Subcontracting Rape and Torture

It is difficult enough to bring US soldiers who commit war crimes and human rights violations to (always inadequate) military justice, but it is even more difficult to discipline shadowy private contractors hired by the US military. According to Julian Borger, a contractor who raped a teen-age Iraqi boy was allowed to walk scot-free:
Colonel Jill Morgenthaler, speaking for central command, told the Guardian: "One contractor was originally included with six soldiers, accused for his treatment of the prisoners, but we had no jurisdiction over him. It was left up to the contractor on how to deal with him."

She did not specify the accusation facing the contractor, but according to several sources with detailed knowledge of the case, he raped an Iraqi inmate in his mid-teens. ("US Military in Torture Scandal," April 30, 2004)
Will we ever know even who the rapist is?

The Sunday Herald reveals that two contractors hired to do "interrogations at Abu Ghraib" are financially "linked to the Bush administration":
Two “civilian contract” organisations taking part in interrogations at Abu Ghraib are linked to the Bush administration.
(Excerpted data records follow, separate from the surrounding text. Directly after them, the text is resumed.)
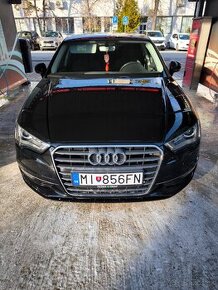 Audi A3 Sedan 1,6 TDI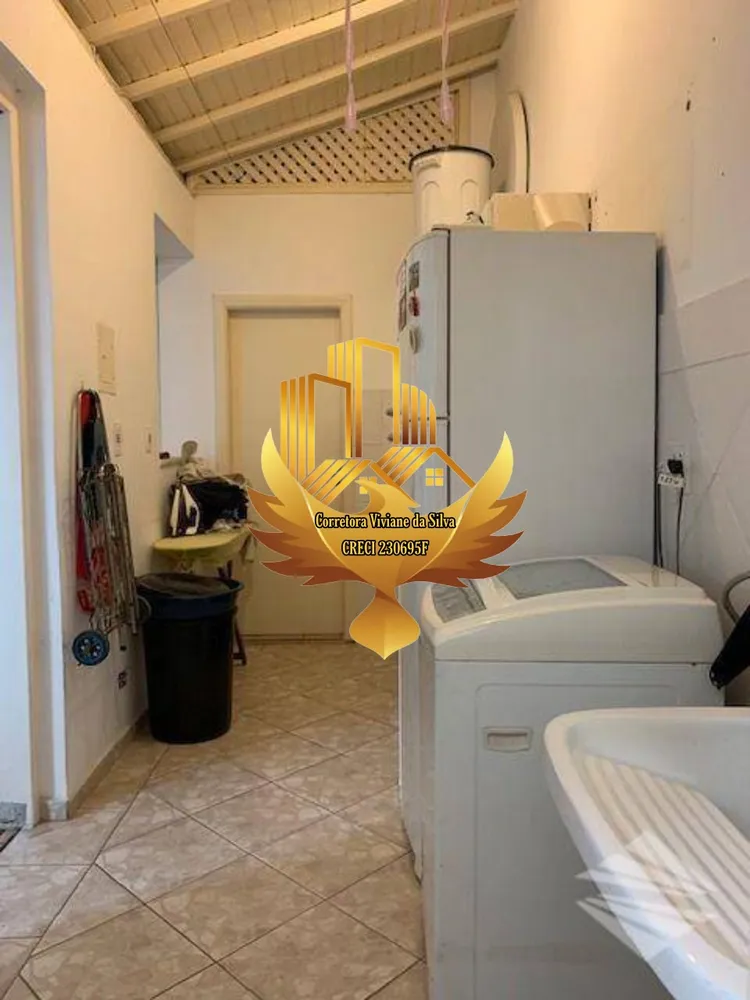 Casa, 3 quartos - Foto 12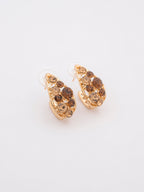 Crystal Earrings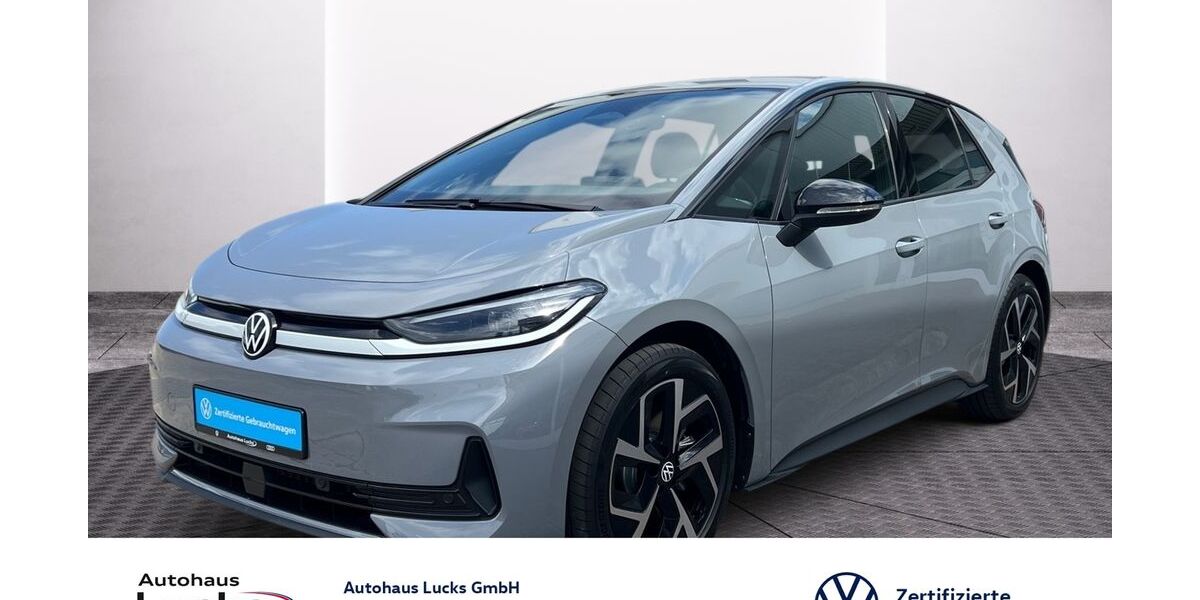 VW ID.3 9.000 km 36.919 &euro; Artern 06556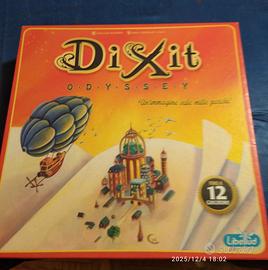 Gioco " Dixit"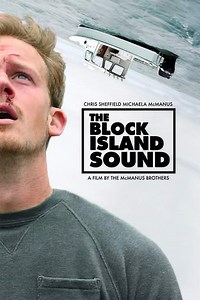 The Block Island Sound Trailer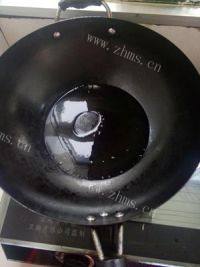 豆瓣鲫鱼汤做法图解2)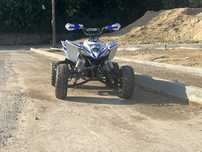 Mota 4 yamaha yfz 450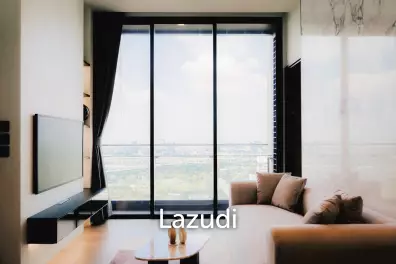 2 Bed 2 Bath 73 SQ.M The Crest Park Residences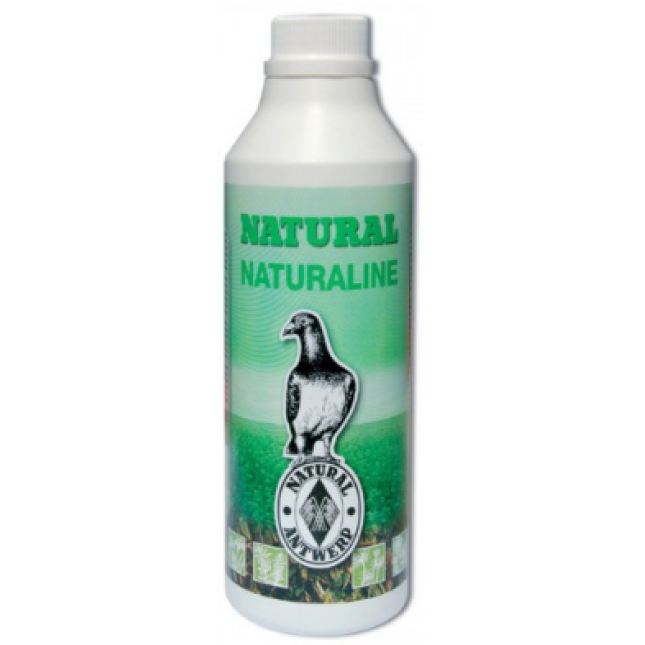 natural-granen naturaline 1lt 15 διαφ βότανα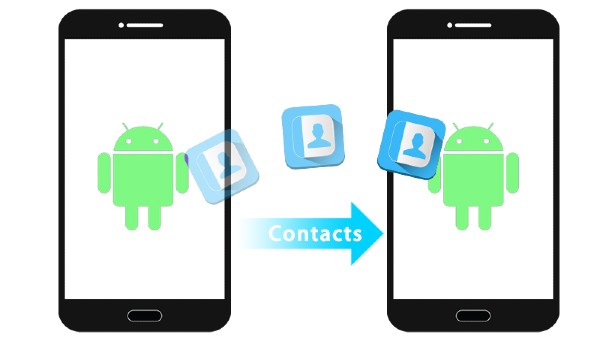 contacts முக்கியம் மக்களே: Android டூ Android தொடர்புகளை மாற்றுவது எப்படி?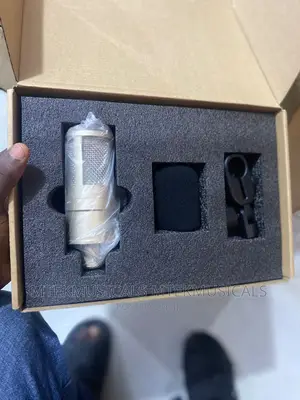 Takstar PC-K Series Studio Microphone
California-based Titan Corporation says it is “a leading provider of solutions and services for national security”. Between 2003-04, it gave nearly $40,000 to George W Bush’s Republican Party. Titan supplied translators to the military.

CACI International Inc. describes its aim as helping “America’s intelligence community in the war on terrorism”. Richard Armitage, the current deputy US secretary of state, sat on CACI’s board. (Neil Mackay, "The Pictures That Lost The War," May 2, 2004)
The problem of contractors committing crime without punishment is not a new one, though; nor did the problem originate during the Bush administration. To take just one example, one of the private contractors providing "security" in Iraq is DynCorp, a company whose employees were said to have purchased women -- some of whom were "as young as 12" -- from brothels and held them in sexual slavery in Bosnia:
In early 2000, the U.S. Army received information that private contractors working at a base near Tuzla, Bosnia, were purchasing women from local brothels. Some of the women may have been as young as 12, and some were being held as sex slaves, the sources alleged.

Investigations by the Bosnian police and the U.S. Army confirmed the gist of those reports, turning up significant evidence of wrongdoing by at least seven men -- including at least one supervisor -- employed by Reston, Va.-based DynCorp. Despite those findings, no one ever faced criminal charges or prosecution in either Bosnia or the United States. (Robert Capps, "Crime without Punishment," Salon.com June 27, 2002)
By employing private contractors, Washington hopes to escape its moral, legal, and financial responsibility, much like corporations that subcontract work to sweatshops and governments that delegate their dirtiest work to paramilitary death squads. That's a bipartisan problem.